Otherwise, the idea seems quite ordinary (though amazingly complex) and GiveWell's execution of that idea is deeply flawed.

David Geilhufe said...

Why is Givewell doing a great job? OK, maybe great is a tad strong...

The good...

(1) They publish an audio recording of their board minutes. Find me another giving organization that does that.

(2) They publish the materials charities send them. Show me another giving organization that publishes applications and supporting docs submitted.

(3) They publish their unfiltered, raw evaluations. Again, show me a grant making org that does this.

(4) They encourage and facilitate public discourse about metrics, measurement, charity evaluation and their own organization.

Not sure why you say their methodology is undocumented-- what are you expecting to be able to see? I can see their methodology right on their website by reading their analysis of specific organizations. It needs to be refined and professionalized, but it seems to be there.
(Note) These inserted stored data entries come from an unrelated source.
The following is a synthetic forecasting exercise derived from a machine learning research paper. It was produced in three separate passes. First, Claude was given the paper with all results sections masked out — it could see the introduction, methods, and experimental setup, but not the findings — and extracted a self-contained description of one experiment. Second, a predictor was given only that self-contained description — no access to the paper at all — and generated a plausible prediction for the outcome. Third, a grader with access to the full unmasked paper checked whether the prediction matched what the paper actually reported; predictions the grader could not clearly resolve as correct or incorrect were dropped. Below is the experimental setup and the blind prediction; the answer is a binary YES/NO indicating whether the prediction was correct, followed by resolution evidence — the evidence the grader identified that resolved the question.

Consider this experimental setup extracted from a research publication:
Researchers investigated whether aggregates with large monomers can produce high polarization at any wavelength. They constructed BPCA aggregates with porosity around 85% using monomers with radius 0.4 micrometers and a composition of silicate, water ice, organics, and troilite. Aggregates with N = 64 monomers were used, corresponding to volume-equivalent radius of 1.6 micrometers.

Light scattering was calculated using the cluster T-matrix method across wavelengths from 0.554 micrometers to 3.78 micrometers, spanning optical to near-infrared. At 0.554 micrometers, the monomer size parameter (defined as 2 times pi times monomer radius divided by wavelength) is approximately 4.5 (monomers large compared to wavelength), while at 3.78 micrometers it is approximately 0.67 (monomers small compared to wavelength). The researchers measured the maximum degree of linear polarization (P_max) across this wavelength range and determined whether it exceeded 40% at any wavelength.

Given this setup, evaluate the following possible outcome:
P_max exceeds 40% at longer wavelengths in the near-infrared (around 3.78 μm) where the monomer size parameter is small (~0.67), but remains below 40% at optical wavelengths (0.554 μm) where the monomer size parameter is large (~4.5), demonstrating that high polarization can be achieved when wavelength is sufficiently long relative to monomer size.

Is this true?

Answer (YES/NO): YES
As for the idea being quite ordinary. You are absolutely right! The amazing thing is that in the charity sector, the ideas are actually is quite extraordinary.

Knulladig said...

David, thank you for your reply.

As chair of one board and advisor to another, with experience dealing with for-profit and not-for-profit boards, I think publishing (hours long) audio recordings of meetings in no replacement for accurate and timely written meeting minutes. I can review written meeting minutes in minutes, the audio takes hours.

Are you aware GiveWell's board membership was changed without mention in the meeting minutes? Does this not seem a noteworthy event?

For many boards, the deliberations are sensitive but the decisions public. That is what accurate meeting minutes achieve.

Also, can you elaborate on the extraordinary idea being presented by GiveWell. Using metrics beyond overhead costs to measure non-profit organizations is an idea I've dealt with firsthand for the last 7 years.

Take public schools, as an example (a GiveWell target). Do you have any idea how much state and federal data reporting is required by the BoE and DoE. There is plenty of room for improvement, but it is untrue to say well-funded organizations are not being reviewed on multiple criteria. GiveWell's basic claim is that they are better able to conduct such review.

Show me the data, and I'll believe. Show me shoddy ethics and amateurish whitepapers, and I'll conclude your entire organization is a fraud.

From The Deep Net said...

Well it's good to hear that you at least think he ought to be demoted, finding anyone who will readily accept that he need receive anything more than a slap on the wrist has been difficult. May I suggest that the reason why "Charities, especially private foundations, IMHO exhibit some of the most sleazy shenanigans ever conceived by corporations" might be because you people in the NPO world seem to take things like this so lackadaisically and "punishment is SO not the issue".

Many people seem to regard this as ethically equivalent to Holden making a bunch of anonymous comments on the internet in his private life, rather than having decided that those measures should be taken in the name of the company and as an officer of the company.